Élan tout-puissant qui, à travers les âges,

A contraint l’homme à maîtriser la Nature par l’entendement,

Donne-moi la Foi car c’est d’elle que j’ai le plus besoin.

Me voici en un rare et solennel moment de ma vie.

J’ai trébuché sur ce qui me parait

Un nouveau chemin ouvert sur l’inconnu,

Un chemin qui me promet de t’approcher :

Loi qui se cache derrière l’inconnu.

Je crois posséder l’intuition

Et patiemment, au long des ans, j’ai acquis cette connaissance

Qu’il faut pour explorer tes lois.

Mais ma foi s’est émoussée dans cet apprentissage,

Elle ne peut désormais me diriger vers mon but

Car j’en suis venu à me défier de la foi et à surestimer la preuve.

Donc, que le respect pour l’infaillible puissance de toutes tes lois connues

Soit la source de ma foi en la découverte d’un nouveau commandement.

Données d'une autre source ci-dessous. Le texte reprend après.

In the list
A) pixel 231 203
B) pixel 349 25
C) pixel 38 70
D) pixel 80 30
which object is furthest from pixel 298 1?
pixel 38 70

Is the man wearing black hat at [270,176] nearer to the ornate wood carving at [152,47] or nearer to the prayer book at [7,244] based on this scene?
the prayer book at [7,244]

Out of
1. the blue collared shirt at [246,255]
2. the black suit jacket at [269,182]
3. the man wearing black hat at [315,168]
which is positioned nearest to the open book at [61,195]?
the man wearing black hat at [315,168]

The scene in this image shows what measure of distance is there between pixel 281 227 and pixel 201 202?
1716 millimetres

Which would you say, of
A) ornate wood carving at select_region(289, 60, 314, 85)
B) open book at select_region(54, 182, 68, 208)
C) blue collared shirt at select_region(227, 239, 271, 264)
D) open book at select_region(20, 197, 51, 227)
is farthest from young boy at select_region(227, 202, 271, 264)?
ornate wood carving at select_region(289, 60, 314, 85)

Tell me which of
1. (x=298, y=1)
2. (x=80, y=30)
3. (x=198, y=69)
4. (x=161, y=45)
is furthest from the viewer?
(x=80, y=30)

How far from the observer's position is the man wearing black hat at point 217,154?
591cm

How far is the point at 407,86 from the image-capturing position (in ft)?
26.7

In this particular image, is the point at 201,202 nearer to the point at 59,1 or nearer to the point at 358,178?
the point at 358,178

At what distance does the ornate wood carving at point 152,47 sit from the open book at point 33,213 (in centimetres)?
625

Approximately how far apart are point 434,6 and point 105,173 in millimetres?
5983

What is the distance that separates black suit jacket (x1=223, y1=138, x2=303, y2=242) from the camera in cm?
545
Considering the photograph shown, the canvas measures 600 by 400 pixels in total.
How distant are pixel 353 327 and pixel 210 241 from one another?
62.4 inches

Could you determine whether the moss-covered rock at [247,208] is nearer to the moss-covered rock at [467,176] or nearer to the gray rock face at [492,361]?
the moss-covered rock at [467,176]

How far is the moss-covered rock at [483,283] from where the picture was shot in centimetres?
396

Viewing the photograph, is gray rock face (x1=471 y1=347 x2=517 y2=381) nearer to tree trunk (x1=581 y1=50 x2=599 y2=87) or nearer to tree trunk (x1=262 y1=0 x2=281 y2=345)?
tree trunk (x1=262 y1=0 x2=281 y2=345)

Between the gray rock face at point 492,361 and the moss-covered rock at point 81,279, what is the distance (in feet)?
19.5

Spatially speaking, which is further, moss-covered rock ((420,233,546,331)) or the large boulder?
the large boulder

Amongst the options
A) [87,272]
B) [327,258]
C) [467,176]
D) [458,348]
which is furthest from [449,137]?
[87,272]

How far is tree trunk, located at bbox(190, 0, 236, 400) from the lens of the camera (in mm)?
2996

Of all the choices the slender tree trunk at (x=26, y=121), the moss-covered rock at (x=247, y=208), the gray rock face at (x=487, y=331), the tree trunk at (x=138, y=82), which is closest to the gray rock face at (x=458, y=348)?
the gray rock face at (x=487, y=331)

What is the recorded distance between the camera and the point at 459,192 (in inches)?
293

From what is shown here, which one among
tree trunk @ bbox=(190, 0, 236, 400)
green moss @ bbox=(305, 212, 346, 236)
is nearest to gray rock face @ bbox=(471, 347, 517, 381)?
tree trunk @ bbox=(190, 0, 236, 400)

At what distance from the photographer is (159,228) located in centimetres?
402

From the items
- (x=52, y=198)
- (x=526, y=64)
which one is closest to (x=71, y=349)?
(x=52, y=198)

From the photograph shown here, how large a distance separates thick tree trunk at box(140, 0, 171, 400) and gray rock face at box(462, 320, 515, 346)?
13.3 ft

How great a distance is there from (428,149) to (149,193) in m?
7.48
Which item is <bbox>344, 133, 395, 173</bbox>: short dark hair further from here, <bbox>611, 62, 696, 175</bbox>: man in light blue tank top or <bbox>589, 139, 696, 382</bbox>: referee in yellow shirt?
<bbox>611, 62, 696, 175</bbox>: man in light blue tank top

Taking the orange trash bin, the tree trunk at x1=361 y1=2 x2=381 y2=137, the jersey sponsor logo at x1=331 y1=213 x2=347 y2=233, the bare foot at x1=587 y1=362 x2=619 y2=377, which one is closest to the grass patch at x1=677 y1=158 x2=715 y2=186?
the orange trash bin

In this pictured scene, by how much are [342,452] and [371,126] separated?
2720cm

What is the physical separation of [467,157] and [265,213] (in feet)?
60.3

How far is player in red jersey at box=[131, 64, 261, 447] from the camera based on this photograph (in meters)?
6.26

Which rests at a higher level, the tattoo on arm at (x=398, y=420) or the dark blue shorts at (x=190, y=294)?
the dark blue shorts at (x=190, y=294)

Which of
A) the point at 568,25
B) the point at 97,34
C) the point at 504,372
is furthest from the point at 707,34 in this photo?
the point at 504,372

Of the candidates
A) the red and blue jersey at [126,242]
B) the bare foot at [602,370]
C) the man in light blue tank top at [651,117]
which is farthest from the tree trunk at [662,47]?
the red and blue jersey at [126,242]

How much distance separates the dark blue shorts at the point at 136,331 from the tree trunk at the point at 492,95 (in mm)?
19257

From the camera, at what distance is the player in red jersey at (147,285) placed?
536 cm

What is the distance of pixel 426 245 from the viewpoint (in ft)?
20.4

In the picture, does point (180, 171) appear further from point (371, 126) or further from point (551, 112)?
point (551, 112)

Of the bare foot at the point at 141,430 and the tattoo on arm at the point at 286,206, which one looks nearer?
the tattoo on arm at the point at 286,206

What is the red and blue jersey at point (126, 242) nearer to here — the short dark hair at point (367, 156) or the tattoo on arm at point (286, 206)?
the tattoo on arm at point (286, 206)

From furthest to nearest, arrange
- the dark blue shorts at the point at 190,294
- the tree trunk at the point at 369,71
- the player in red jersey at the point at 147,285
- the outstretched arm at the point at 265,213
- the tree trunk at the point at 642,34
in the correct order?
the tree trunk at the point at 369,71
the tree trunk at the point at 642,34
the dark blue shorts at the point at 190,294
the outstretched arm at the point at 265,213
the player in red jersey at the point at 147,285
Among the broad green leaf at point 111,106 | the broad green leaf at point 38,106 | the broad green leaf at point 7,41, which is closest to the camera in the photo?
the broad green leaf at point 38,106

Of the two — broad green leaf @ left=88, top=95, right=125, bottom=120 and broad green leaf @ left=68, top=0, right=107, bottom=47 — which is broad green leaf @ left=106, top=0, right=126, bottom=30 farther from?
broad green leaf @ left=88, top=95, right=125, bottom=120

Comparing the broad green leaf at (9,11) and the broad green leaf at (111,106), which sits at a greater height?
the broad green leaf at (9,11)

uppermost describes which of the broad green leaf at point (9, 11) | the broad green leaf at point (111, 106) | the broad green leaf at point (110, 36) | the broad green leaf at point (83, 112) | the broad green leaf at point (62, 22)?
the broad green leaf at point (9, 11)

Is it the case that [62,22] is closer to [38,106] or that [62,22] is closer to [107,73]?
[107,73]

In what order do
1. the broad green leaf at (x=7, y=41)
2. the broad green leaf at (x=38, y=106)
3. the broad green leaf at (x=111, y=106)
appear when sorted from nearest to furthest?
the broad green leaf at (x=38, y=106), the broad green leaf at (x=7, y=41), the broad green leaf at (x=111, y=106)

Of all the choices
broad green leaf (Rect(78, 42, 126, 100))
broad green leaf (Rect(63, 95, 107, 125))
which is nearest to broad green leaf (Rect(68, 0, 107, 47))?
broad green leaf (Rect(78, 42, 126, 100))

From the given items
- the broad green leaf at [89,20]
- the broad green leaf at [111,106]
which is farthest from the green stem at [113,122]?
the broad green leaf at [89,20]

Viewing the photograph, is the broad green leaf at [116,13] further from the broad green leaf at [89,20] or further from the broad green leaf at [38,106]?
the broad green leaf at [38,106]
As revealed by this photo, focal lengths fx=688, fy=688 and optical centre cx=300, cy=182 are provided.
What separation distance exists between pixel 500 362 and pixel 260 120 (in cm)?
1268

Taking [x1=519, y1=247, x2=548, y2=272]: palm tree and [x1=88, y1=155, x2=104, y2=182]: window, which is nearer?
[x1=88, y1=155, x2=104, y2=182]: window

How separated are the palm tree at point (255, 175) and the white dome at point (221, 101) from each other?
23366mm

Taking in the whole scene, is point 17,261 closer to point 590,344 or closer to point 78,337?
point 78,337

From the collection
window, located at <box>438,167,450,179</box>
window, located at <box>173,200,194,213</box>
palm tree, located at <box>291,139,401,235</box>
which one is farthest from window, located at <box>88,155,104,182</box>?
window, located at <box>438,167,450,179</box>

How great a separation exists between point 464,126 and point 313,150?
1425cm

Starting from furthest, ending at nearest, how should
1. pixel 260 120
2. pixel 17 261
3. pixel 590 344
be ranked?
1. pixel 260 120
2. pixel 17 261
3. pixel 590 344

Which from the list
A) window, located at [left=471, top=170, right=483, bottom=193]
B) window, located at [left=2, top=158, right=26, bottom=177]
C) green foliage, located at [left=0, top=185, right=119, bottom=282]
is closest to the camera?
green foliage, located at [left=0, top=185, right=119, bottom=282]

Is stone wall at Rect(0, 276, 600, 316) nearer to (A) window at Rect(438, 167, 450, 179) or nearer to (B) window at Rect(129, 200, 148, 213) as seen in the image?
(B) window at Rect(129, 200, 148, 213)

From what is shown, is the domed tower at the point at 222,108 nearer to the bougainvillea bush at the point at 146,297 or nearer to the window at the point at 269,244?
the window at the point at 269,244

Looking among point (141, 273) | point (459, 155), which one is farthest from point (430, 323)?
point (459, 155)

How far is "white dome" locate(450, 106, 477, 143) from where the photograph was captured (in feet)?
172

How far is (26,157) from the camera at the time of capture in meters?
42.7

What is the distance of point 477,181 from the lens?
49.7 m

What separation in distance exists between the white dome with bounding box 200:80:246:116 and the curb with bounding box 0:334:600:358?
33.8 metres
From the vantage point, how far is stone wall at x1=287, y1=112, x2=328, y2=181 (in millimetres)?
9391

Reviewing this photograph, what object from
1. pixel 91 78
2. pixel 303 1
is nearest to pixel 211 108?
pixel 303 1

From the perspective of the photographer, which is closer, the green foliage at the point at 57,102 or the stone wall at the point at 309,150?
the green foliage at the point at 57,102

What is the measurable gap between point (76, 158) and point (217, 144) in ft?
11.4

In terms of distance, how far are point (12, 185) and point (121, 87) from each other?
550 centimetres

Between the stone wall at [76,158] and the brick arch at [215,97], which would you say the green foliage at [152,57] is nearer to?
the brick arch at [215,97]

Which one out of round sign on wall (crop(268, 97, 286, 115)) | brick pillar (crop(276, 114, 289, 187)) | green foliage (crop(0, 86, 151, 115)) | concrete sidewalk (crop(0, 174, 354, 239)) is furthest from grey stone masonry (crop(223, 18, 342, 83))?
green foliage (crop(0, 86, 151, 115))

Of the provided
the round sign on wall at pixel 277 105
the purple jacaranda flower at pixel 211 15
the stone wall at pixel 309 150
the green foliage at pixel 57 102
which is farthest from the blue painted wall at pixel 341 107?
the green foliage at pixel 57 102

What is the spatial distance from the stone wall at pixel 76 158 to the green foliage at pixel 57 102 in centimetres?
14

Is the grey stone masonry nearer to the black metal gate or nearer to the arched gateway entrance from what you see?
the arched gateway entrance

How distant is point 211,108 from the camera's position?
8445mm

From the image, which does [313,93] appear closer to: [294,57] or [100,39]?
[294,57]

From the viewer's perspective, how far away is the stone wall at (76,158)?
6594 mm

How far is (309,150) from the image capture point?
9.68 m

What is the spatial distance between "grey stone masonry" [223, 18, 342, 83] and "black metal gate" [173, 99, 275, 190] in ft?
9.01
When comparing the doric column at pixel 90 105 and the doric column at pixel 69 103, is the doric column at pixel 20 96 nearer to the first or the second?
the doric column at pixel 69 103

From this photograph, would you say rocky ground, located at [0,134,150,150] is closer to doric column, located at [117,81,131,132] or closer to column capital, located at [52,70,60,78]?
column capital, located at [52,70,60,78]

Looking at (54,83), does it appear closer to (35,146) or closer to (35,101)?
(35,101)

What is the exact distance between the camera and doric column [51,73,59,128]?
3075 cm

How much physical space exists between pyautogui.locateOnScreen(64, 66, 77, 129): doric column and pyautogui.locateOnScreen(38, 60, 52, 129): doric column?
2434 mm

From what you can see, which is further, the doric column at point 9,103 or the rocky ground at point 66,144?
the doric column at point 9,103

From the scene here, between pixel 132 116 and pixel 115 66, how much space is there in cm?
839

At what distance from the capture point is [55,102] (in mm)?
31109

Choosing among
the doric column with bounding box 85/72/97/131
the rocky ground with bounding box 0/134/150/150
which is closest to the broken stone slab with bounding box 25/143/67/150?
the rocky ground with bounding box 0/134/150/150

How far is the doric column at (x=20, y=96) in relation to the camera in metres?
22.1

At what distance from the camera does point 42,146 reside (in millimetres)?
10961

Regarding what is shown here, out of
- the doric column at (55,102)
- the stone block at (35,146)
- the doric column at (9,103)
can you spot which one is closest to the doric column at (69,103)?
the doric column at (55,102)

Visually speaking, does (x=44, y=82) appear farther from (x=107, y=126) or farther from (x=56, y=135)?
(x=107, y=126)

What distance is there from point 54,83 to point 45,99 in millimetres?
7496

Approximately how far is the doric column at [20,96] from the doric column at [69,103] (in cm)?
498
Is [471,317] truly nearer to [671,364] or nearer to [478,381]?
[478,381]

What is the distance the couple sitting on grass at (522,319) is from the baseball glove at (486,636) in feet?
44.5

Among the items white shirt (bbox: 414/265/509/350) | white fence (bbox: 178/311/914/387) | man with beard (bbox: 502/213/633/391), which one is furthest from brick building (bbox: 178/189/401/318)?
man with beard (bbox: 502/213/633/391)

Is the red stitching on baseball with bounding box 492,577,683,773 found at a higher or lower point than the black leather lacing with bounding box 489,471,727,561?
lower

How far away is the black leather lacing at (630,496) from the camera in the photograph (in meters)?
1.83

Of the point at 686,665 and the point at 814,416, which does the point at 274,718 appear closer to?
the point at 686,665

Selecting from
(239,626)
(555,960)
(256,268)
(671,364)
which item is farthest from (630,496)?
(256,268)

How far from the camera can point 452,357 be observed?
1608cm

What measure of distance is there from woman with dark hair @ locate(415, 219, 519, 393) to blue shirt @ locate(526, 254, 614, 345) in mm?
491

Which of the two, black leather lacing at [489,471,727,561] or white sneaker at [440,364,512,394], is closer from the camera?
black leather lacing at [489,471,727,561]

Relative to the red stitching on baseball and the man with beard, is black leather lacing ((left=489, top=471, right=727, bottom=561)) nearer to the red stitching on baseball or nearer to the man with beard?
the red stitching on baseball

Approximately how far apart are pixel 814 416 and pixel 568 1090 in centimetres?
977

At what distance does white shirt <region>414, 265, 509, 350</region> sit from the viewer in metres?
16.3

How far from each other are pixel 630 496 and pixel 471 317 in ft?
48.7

Parfois je me sens seul, incertain de ma nouvelle voie

Car où je vais personne n’est encore allé

Et je n’ai personne avec qui partager ce que je vois ou crois voir.

Pourtant j’en dois convaincre d’autres afin qu’ils me suivent et m’aident ;

Car leur confiance en moi renforce la mienne propre

Qui ne repose maintenant que sur si peu de preuves,

Puisque tout commence.

Une longue et pénible course s’étend entre moi et mon but,

Comment voyager seul ?

Comment percer cette brume de demi-entendement

Qui obscurcit mon sens de l’orientation

L’autre rive n’est pas en vue hélas, peut-être n’existe-t-elle pas.

Pourtant, comme tous ceux qui, avant moi,

Ont succombé à la tentation du vaste inconnu,

Je dois prendre ce risque en échange

De toute occasion que j’ai d’éprouver le frisson de la découverte.

Et j’ai besoin de ce frisson, ou mon esprit périrait,

Car, grâce à Toi, il n’est pas fait

Pour la morne sécurité des eaux territoriales.

Je ne sais si tu écoutes,

Mais je sais, moi, que je dois prier.

Élan tout-puissant qui, à travers les âges,

A contraint l’homme à maîtriser la Nature par l’entendement,

Donne-moi la Foi : car c’est d’elle que j’ai le plus besoin.